This collection of six short crime novels is an impressive piece of writing. Don Winslow’s range is enormous. The six stories vary in pace and tone. What never varies is the high quality of the writing and the incisive clarity with which the characters are drawn.
Don Winslow delivers: a slick heist story, a nostalgic coming of age story that has the power of autobiography, a pitch perfect story told entirely as a conversation between two old style Mafia men, a doom ladened but empathetic story of a slow motion fall from grace of a police officer, a laid back tale of surfers playing bodyguards and changing the life of a young actress and a grimly brutal tale of what happens when a rising star manager has to adapt to being in prison for voluntary manslaughter.
This was pure entertainment. A slick, fast-paced heist story that hit all the expected bases and still managed to surprise. I liked that the surprises came not from hard-to-believe twists in the narrative, but were a predictable consequence of the character of the man planning the heist. This was a fun story, made even better by the depiction of believable characters.
A nostalgic story that reminded me of some of Stephen King’s coming-of-age-in-rural-Maine stories, only without the woo-woo factor. I liked that this felt so real that it seemed autobiographical. The people were all easy to believe in, if not always easy to like. It wasn’t a soft focus piece. The boy in the story was placed in a difficult position and could have seen his life fall into a pattern that he’d have hated. I liked that the story managed to be hopeful and empathetic without becoming unreal.
A story about the slow erosion of integrity and disintegration of identity that the slow grind of systemic corruption pulls even well-intentioned people into. This is a tragedy in which our hero faces a doom where, instead of falling from grace in a dramatic act, he slowly cuts himself off from who he had wanted to be, selling his soul a slice at a time, not from greed but from a sense of responsibility that those around him weaponise. It’s a sad story, skillfully told.
A masterclass in using dialogue not just to tell a story but to build a whole world out of a conversation. Don Winslow kept me fascinated with a story that was just two old Mafia guys, still working but knowing that they are now dinosaurs trying to hold their ground in a world that no longer operates the way it used to, but what can you do?
You could almost mistake these two for harmless New Jersey Italian American old timers, swapping stories about “Whatever happened to so and so?” or topping one another with “The worst thing I ever seen was…” stories over breakfast. Their stories are told in a raconteur style. They appear to meander, to be filled with unnecessarily detailed but possibly inaccurate references to people and places they both know and to veer off topic at random intervals. But these men are not harmless and their stories not only have a point, but they will, when breakfast is over, have lethal consequences.

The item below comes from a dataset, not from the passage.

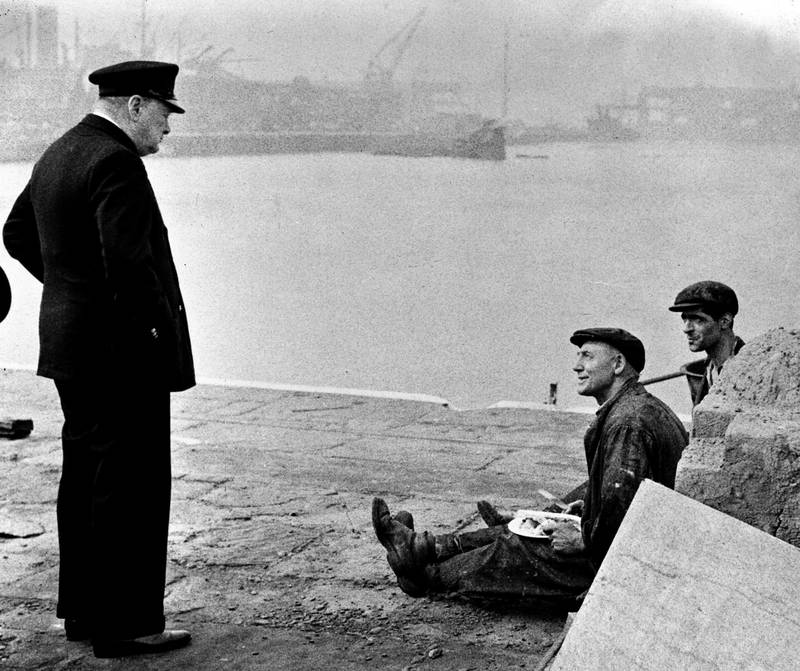 Britain's Prime Minister Winston Churchill, left, speaks to two workmen eating their lunch, in England, in September 1941, while touring a docks area. Upon seeing their well-filled plates, Churchill asked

I loved how this story embraced the dialect and the mindset of these men. I was glad I was listening to the audiobook so that Peter Giles could render the accents perfectly for me.
Don Winslow’s stories about the ragtag group of surfers in the Dawn Patrol are my least favourite of his offerings, but this one worked for me. My main problem with these characters is that, although I’m meant to find them amusing or charismatic, I find them hard to empathise with or care about.
Don Winslow changed that for me in this story in two ways. Firstly, he gave them a movie star with a brattish reputation to protect. By comparison to her, the surfer guys seemed conventional and responsible. They were also very good at being protective. Secondly, he let the dynamic in the group change and one of the main characters develop from what I’d always seen as a hedonistic man-child into someone a little more grown up.
In the midst of all this, Don Winslow slipped in amusing stories about Hollywood, taught me more about surfing and kept me guessing about who, if anyone, was threatening the movie star.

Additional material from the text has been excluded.